Coil closure of patent ductus arteriosus

Coil closure of patent ductus arteriosus

Coil closure of patent ductus arteriosus: Before closing patent ductus arteriosus (PDA), make sure that it is not an obligatory PDA  which is needed for maintaining a ductus dependent circulation which could be either systemic, pulmonary or combined. Closure of PDA in a ductus dependent circulation can be catastrophic.

Trans catheter closure of PDA can be either by a device specifically made for the purpose or using embolisation coils. Coil closure can be either a direct delivery of a coil or a bioptome assisted delivery. Special coils with delivery systems have also been used for closure of PDA.

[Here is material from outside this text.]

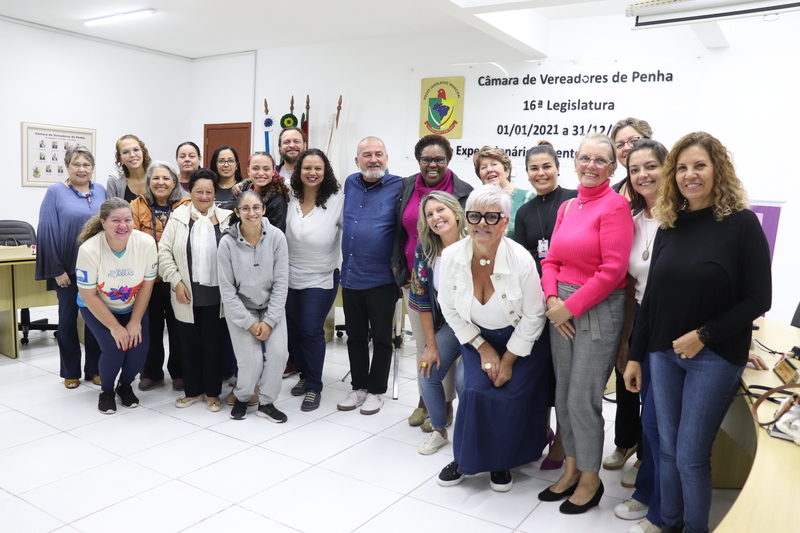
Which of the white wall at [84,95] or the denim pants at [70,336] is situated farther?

In any case, the PDA is first confirmed by an angiogram. If an arterial puncture is made, the angiogram can be from the descending aorta using a pigtail catheter. If only venous entry is made to facilitate early hospital discharge, ductus can be crossed and check injections made. Coil delivery can be made from the venous side as well as the arterial side. In the venous route, the femoral vein is puncture by the standard percutaneous technique and sheath introduced. A multipurpose catheter with a guide wire can be used to cross the ductus from the pulmonary side. The standard guide wire is then replaced by a stiffer wire to guide the long sheath across the PDA. Once the sheath is across the PDA, the guide wire can be withdrawn. Then the embolisation coils are loaded either into a catheter for direct delivery or on a bioptome. In the direct delivery method, once the catheter loaded with the coil is across the PDA, it is withdrawn into the ampulla and the coil pushed out turn by turn so that most of it compacts in the ampulla and a portion is across the ductus and a short segment may even jut into the pulmonary artery. In bioptome assisted method the coil is allowed to fall out of the sheath by pushing and then the whole assembly is withdrawn so that most of coil compacts in the ampulla of the ductus while a short segment is across the ductus and into the pulmonary artery. Once the position is confirmed by check angio, which also confirms the proper closure of the ductus, the coil is released from the bioptome and the sheath withdrawn. Residual shunts can be closed by the delivery of additional coils. If needed, more than one coil can attached to the bioptome electively and delivered, if it is anticipated that one coil may not be enough to close the ductus. Residual shunts, unless trivial, should be closed to prevent hemolysis, which can occasionally occur. Urine colour is observed on follow up to look for discolouration suggesting hemoglobinuria due to hemolysis, which may occur rarely due to the jet across a residual PDA.